** Opening TEXT PROVIDED block **

Sumo Logic goes beyond log aggregation by delivering out-of-the box dashboards, reports, saved searches, and field extraction capability for many popular data sources. When an app is installed in Sumo Logic, these preset searches and dashboards are customized with source configurations and populated in a folder.

Sumo Logic address five common use cases, three of which are directly applicable to DevOps:

  1. Decrease app time to market. With Sumo Logic, DevOps teams can implement a consistent release process resulting in on-time releases. They can easily identify application issues and configuration changes across development, test and deployment environments.
  2. High availability and increased performance. Sumo Logic enables issues to be identified before they impact the application and customer. Precise, proactive analytics quickly uncover hidden root causes across all layers of the application and infrastructure stack.
  3. Accelerated Cloud deployment. Sumo Logic enables DevOps teams to automate and speed the development and deployment process for cloud-based applications. These teams can rapidly detect, identify and resolve application issues.
  4. Real-time insights. With Sumo Logic you can easily extract machine data insights to provide greater intelligence around customers, products, and application usage. These insights provide a more accurate and complete analysis for business users.
  5. Enforce compliance. Sumo Logic delivers a simple, proactive and automated process to audit and investigate operational, security and regulatory compliance incidents. All data is centralized, secured, and easily analyzed in real-time through a single, highly scalable solution.

If you haven’t tried Sumo Logic yet, sign up for your free account. It’s quick and easy. Within just a few clicks you can configure streaming data, and start gaining insights into your data in seconds.

** Closing TEXT PROVIDED block **
** Opening AVAILABLE DATA block **

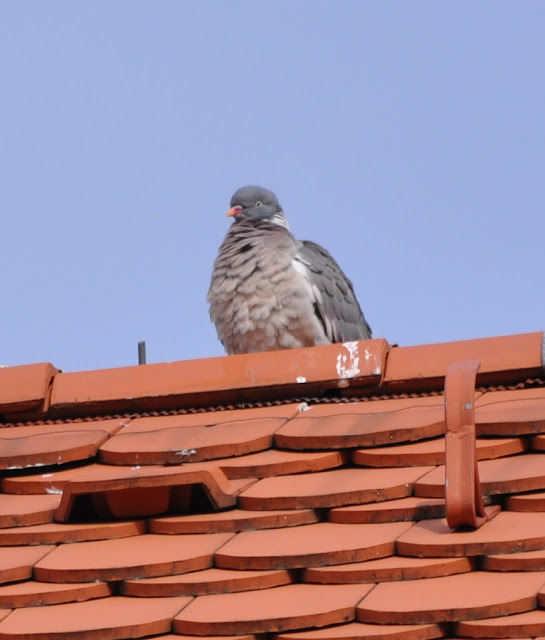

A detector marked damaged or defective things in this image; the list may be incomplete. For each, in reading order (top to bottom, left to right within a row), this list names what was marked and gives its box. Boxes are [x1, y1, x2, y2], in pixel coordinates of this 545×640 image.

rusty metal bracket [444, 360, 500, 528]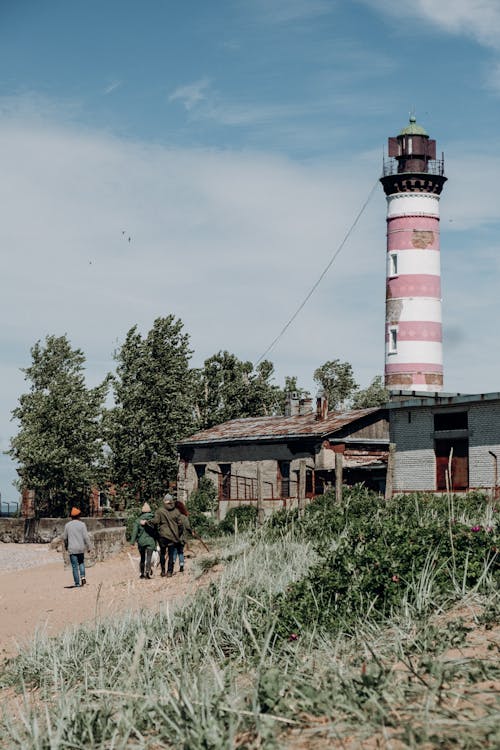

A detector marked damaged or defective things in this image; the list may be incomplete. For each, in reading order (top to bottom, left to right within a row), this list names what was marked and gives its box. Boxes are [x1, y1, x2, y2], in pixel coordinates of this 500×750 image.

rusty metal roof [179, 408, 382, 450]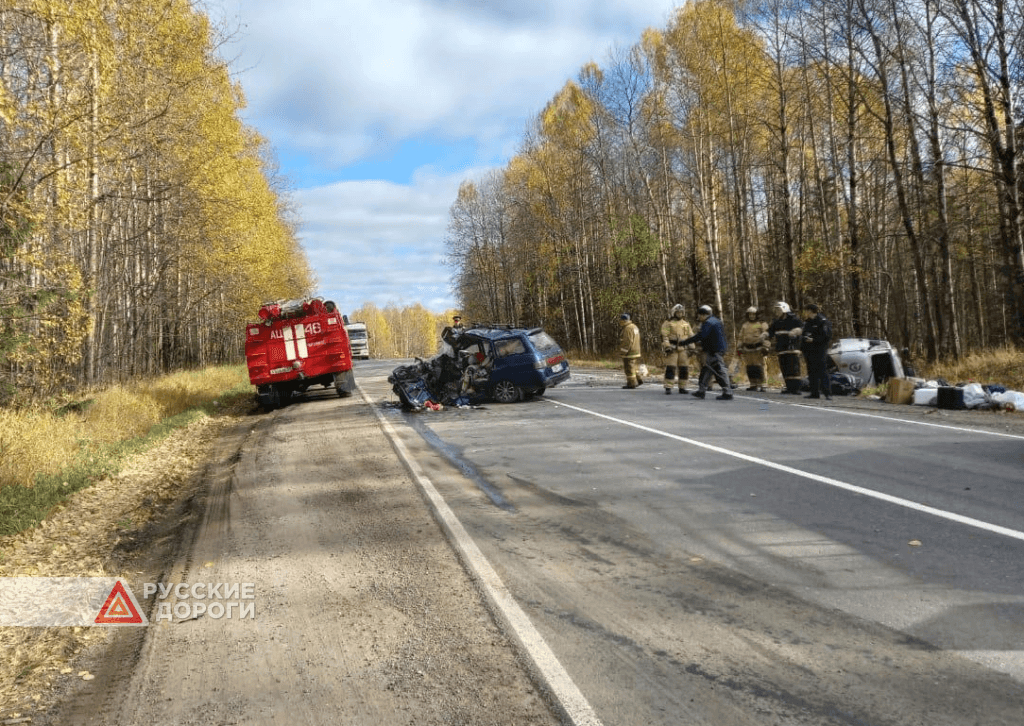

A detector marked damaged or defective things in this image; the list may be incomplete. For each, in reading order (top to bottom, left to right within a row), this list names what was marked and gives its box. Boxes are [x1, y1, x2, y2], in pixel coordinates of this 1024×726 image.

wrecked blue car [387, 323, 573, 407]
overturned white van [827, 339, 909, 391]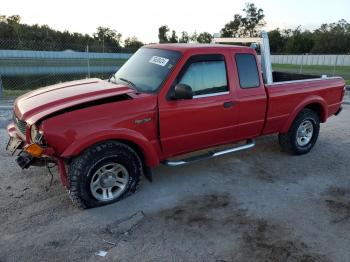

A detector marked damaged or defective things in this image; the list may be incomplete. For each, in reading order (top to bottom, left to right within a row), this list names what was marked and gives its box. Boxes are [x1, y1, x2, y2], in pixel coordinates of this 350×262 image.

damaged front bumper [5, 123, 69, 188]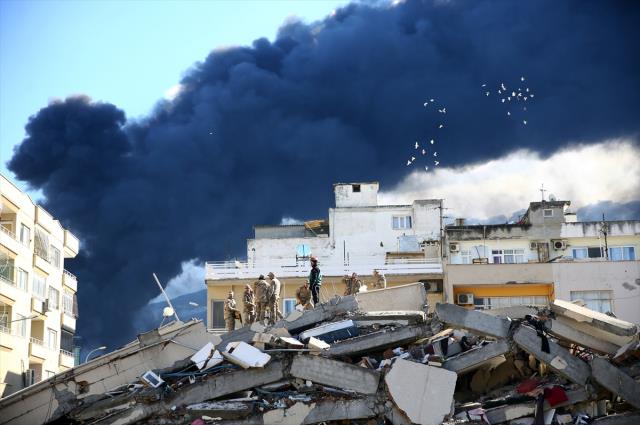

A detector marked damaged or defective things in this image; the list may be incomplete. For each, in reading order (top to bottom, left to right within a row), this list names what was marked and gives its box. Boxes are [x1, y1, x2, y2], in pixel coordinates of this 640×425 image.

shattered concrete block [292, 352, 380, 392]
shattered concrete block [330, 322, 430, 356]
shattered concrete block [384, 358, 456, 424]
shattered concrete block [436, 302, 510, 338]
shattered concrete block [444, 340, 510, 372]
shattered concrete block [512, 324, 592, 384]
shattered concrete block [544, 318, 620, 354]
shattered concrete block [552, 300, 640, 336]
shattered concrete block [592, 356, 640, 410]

** Closing AVAILABLE DATA block **

REQUIRED TASKS:
• 1. In the Sumo Logic text, condense the paragraph beginning "Sumo Logic goes beyond log aggregation" into a short bulleted list that keeps its main facts.
• 2. According to the Sumo Logic text, how many of the five common use cases are directly applicable to DevOps?
• 3. Copy the passage of the Sumo Logic text starting with "5. Enforce compliance." and going on through "data in seconds.".

SOLUTIONS TO THE EXERCISE:
• 1.
- Sumo Logic goes beyond log aggregation.
- It offers out-of-the-box dashboards, reports, saved searches, and field extraction for many popular data sources.
- When an app is installed, these preset searches and dashboards are customized with source configurations and placed in a folder.

• 2. Three of the five use cases are directly applicable to DevOps.

• 3.
5. Enforce compliance. Sumo Logic delivers a simple, proactive and automated process to audit and investigate operational, security and regulatory compliance incidents. All data is centralized, secured, and easily analyzed in real-time through a single, highly scalable solution.

If you haven’t tried Sumo Logic yet, sign up for your free account. It’s quick and easy. Within just a few clicks you can configure streaming data, and start gaining insights into your data in seconds.